Narragansett Bay: An intertidal ledge near Naval Station Newport is surveyed weekly for hauled out seals at low tide. Harbor seals were observed hauled out during 24 of the 46 survey days (52% of the days sampled) during the 2014-2015 field season. The number of seals counted ranged from 0-44 seals. Data were collected on the following environmental parameters: air and sea surface temperature, wind speed and direction, visibility, tidal height, Beaufort sea state, and cloud cover. A correlation analysis did not reveal any strong relationships in the environmental and seal count data. There was a noticeable drop in seal presence on the haul-out site in February 2015 when the sea surface temperature dropped below freezing. During this time, large pieces of ice were covering the haul-out site and much of Narragansett Bay. The other noticeable change in seal presence occurred in May 2015 when both air and sea surface temperatures began to rise and seal presence decreased as seals left Narragansett Bay for the season.
The second aspect of the study was to analyze historic data provided by Save the Bay, a local not-for-profit organization that has been collecting volunteer observations on seal presence in Rhode Island since 1992. Data from 1992-2013 was analyzed for 112 locations throughout Narragansett Bay, Mount Hope Bay, the Sakonnet River, and the Atlantic Ocean coastline. The haul-out site with the greatest number of total observations was Rome Point, with a total of 2,412 observations. Most years had over 100 observations per year. The maximum number of seals observed at Rome Point in one year was 183 in 2005. A linear regression analysis of the seal count data showed a positive trend from 1994 – 2011. Rome Point may serve as a good indicator of increased seal usage throughout Narragansett Bay, based on the large sample size and the consistent sampling effort.

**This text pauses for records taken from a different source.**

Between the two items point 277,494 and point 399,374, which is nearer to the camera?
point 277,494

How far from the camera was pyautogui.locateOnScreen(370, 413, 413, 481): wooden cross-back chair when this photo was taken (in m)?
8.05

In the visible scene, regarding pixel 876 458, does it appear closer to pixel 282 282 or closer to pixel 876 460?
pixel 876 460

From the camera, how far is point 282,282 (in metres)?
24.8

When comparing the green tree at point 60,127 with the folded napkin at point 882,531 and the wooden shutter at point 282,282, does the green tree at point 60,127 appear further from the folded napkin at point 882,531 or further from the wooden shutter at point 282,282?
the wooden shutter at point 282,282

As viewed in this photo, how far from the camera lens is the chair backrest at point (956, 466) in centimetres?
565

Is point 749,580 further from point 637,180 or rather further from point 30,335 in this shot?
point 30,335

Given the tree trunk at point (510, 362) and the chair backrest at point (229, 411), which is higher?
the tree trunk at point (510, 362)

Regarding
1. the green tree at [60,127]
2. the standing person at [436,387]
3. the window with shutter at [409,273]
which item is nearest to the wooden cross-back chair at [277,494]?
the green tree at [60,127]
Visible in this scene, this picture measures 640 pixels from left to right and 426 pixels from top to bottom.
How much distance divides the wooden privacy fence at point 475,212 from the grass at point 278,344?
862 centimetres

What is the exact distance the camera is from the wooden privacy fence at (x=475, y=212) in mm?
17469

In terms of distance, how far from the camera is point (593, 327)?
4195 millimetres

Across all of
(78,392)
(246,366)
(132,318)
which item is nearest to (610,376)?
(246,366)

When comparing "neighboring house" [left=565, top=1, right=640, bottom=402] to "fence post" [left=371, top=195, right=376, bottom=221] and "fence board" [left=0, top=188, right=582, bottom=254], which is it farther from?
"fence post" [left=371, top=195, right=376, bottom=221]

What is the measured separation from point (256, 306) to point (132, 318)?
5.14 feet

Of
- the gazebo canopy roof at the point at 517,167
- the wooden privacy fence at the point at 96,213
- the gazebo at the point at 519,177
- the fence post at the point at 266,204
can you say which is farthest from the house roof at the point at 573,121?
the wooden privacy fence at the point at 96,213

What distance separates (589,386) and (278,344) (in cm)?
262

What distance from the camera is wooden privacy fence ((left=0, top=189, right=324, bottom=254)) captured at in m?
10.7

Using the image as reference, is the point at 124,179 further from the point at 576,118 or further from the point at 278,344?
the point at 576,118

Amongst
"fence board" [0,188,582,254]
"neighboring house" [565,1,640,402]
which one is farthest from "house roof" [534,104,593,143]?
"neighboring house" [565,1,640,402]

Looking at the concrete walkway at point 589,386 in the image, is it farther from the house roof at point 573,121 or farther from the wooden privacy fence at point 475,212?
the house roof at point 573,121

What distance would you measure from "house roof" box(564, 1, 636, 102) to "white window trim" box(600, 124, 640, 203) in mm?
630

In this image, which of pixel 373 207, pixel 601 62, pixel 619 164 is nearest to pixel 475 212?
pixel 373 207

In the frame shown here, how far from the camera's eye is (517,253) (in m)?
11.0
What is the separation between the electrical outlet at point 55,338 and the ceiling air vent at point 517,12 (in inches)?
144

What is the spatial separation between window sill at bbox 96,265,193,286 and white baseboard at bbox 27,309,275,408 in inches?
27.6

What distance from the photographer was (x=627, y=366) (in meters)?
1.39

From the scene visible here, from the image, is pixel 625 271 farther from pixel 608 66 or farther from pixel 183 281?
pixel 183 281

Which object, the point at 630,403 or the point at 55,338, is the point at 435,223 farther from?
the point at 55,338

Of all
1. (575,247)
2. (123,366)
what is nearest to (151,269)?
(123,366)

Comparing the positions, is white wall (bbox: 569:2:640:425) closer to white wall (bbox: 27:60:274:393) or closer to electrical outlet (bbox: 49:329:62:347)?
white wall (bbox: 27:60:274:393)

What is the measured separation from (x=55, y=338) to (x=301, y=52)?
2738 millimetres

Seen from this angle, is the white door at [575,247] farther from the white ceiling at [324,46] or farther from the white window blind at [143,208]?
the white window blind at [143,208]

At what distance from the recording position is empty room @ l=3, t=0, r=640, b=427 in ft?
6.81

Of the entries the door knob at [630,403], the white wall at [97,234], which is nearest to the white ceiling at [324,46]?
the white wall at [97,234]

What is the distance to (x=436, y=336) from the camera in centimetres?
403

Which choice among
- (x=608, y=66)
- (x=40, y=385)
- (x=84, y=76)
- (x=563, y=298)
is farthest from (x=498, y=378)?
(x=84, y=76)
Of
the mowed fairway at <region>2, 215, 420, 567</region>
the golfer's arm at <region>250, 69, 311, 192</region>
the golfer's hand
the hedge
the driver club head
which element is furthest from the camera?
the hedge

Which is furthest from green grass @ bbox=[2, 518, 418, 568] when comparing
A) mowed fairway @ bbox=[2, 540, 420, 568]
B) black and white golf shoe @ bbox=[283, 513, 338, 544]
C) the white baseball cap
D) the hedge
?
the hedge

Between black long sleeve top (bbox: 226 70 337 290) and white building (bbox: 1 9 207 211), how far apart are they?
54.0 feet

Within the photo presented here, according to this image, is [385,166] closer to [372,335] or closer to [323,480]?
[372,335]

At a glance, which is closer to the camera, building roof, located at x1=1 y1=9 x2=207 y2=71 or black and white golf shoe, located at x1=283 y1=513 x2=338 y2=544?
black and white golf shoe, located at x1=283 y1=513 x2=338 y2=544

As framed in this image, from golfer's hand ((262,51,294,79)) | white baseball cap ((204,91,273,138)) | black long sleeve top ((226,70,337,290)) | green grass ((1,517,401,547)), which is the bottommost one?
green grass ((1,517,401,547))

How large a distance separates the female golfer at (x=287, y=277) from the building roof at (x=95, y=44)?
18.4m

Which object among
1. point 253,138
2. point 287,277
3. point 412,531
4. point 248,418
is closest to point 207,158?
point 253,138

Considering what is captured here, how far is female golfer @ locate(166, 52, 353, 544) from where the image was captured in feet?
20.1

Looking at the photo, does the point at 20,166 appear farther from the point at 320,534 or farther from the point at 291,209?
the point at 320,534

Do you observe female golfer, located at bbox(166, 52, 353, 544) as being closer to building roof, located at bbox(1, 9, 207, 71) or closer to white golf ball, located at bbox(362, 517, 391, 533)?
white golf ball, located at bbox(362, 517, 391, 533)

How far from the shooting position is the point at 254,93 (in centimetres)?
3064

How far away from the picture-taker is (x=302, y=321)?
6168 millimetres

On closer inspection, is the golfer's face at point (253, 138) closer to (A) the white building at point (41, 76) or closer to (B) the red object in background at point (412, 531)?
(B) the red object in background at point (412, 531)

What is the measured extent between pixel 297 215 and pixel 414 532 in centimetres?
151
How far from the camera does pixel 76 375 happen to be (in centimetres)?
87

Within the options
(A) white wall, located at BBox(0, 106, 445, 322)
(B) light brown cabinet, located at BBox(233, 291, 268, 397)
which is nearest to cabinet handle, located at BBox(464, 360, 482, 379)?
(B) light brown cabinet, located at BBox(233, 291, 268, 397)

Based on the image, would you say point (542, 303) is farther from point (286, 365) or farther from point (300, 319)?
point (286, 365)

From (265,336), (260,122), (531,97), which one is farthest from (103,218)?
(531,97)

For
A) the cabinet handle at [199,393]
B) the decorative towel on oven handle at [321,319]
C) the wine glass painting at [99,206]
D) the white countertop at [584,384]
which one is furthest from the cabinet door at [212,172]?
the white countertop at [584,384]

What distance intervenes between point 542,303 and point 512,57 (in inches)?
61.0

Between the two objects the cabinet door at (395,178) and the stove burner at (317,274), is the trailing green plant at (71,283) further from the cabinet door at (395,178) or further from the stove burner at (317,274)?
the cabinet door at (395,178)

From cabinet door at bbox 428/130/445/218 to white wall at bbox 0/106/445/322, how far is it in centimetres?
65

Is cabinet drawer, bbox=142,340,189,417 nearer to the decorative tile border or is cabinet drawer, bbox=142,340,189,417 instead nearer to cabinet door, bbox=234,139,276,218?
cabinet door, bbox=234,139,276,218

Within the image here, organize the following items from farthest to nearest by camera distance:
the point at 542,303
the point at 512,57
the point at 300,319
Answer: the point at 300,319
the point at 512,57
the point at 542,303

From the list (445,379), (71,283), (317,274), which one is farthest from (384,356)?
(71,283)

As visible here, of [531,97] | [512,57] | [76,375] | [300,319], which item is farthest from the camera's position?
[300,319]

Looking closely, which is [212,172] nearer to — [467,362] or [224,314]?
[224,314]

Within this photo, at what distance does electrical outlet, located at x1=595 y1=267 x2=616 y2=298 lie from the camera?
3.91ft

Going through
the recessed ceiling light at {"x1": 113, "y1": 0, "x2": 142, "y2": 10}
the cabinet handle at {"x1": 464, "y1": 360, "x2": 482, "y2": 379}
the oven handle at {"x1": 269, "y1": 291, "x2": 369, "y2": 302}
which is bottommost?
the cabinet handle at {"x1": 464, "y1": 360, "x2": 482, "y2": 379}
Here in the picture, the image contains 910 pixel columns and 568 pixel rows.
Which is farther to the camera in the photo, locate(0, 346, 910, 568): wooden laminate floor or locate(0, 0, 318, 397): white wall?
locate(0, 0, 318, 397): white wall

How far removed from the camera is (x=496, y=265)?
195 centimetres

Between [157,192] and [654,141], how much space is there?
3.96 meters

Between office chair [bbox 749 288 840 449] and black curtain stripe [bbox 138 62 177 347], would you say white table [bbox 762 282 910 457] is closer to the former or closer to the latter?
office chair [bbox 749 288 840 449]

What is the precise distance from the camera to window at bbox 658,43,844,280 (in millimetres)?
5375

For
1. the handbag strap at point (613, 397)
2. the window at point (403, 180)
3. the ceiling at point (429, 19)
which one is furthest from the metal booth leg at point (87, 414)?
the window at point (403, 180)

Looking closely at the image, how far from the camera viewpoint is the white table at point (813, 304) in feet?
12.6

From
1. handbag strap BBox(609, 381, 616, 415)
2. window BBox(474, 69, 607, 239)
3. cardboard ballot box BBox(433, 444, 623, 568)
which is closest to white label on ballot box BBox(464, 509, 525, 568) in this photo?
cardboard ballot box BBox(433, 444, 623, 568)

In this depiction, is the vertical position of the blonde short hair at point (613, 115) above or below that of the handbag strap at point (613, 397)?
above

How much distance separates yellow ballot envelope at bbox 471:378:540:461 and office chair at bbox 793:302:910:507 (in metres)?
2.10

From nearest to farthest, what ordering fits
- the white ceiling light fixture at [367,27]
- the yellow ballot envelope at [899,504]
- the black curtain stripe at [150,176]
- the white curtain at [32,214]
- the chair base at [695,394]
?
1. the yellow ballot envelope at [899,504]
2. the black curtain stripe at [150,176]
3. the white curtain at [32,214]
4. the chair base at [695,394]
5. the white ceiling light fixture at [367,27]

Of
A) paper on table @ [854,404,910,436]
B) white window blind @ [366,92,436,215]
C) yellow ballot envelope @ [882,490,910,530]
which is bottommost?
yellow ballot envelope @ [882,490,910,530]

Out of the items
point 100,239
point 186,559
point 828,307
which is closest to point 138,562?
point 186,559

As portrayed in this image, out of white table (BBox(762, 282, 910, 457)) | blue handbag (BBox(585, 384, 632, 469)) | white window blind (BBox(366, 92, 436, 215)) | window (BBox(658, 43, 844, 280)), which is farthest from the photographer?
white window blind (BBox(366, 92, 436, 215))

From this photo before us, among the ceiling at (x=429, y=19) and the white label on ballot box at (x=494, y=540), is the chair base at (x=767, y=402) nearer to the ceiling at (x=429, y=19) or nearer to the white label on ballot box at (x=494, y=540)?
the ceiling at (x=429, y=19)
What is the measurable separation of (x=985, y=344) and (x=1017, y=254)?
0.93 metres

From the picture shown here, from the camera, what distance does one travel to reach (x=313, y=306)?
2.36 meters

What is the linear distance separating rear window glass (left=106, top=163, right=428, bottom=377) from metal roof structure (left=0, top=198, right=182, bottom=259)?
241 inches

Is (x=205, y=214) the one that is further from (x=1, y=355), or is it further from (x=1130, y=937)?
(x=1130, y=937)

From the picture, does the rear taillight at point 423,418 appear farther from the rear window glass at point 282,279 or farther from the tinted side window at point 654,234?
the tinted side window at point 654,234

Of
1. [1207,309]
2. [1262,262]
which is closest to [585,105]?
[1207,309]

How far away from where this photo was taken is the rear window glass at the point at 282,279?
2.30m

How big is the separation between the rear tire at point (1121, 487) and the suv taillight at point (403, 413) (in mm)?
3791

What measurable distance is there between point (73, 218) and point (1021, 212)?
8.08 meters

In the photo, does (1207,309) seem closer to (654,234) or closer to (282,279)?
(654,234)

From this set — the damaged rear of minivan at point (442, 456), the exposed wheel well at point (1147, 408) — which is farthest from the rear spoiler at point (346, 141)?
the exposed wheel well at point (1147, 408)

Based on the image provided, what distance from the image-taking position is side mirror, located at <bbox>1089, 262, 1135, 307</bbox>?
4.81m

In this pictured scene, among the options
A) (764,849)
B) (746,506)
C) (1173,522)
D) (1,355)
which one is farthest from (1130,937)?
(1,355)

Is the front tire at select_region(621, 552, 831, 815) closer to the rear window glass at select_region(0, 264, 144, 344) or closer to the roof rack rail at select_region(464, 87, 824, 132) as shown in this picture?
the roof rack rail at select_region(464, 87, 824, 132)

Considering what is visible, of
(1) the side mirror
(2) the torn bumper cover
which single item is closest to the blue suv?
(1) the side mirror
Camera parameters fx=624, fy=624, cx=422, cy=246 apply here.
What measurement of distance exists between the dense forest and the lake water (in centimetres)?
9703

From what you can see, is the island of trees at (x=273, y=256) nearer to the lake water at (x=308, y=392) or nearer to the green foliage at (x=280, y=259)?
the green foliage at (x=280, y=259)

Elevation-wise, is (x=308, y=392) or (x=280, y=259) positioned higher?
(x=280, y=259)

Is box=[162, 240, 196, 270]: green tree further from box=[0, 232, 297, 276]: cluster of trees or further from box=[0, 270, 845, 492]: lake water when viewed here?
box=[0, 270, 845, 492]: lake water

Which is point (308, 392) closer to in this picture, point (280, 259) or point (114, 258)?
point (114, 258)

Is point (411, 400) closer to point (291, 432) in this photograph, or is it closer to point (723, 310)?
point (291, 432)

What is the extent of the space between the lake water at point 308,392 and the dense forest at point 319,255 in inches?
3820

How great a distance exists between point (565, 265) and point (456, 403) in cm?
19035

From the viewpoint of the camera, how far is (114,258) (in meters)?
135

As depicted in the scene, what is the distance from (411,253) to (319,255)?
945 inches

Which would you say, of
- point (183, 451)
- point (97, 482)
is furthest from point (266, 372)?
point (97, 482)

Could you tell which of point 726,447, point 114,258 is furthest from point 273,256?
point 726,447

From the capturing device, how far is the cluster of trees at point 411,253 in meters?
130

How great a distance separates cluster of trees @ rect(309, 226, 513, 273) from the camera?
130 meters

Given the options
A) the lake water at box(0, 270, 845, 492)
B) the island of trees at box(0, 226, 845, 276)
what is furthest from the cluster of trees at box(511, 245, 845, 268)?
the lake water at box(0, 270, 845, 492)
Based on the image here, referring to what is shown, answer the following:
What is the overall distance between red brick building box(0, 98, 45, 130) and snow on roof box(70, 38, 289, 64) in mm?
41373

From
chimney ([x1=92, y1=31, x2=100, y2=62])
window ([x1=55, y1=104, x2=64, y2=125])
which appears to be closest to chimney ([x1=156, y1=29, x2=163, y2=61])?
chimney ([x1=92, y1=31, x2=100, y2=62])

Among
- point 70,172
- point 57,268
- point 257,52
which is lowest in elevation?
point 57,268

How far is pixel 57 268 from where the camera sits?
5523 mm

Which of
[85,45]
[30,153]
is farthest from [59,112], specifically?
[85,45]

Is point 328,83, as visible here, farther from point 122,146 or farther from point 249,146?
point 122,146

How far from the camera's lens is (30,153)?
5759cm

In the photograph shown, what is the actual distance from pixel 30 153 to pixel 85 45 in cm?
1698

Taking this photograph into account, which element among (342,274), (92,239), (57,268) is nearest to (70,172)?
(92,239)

Surveys are currently underway in Rhode Island for the 2015-2016 field season. Observations of the haul-out site began in August 2015, but seals were not seen until November 5th, when thirteen seals were counted.
Lower Chesapeake Bay: In Virginia Beach, VA, NAVFAC LANT surveyed four different haul-out sites on the Chesapeake Bay Bridge Tunnel (CBBT). Seals were sighted on 12 of the 13 survey days from November 2014 to May 2015 with peak counts in March. Harbor seals were observed during most of the surveys; with 1 gray seal observed on February 25th. The number of seals counted ranged from 0-26 seals. The seals were frequently observed hauling out at two of the four CBBT islands. Similar to NUWC’s observations, arrival and departure of seals seemed to coincide with changes in air and sea surface temperature.
For the 2015-2016 field season, surveys commenced in October to improve documentation of arrival to the study area (in 2015 they were not sighted until early December). The number of seals observed has been steadily increasing since the first season’s sightings. Most sightings have been of harbor seals, but again a single grey seal was sighted in February. Concurrent counts are now being conducted with The Nature Conservancy to account for seals at a nearby haul-out site on Virginia’s Eastern Shore.
Photo-ID Analysis and Results: Photographs of seals have been and continue to be collected in order to identify and compare individual seals to assess site fidelity and movement among haul-out locations. We are using WILD-ID to conduct photo-identification of the seals in Rhode Island and Virginia. Preliminary analysis in WILD-ID has yielded 13 matches after processing 156 photos from the Narragansett Bay study site. Photographs from the lower Chesapeake Bay study site are currently being analyzed.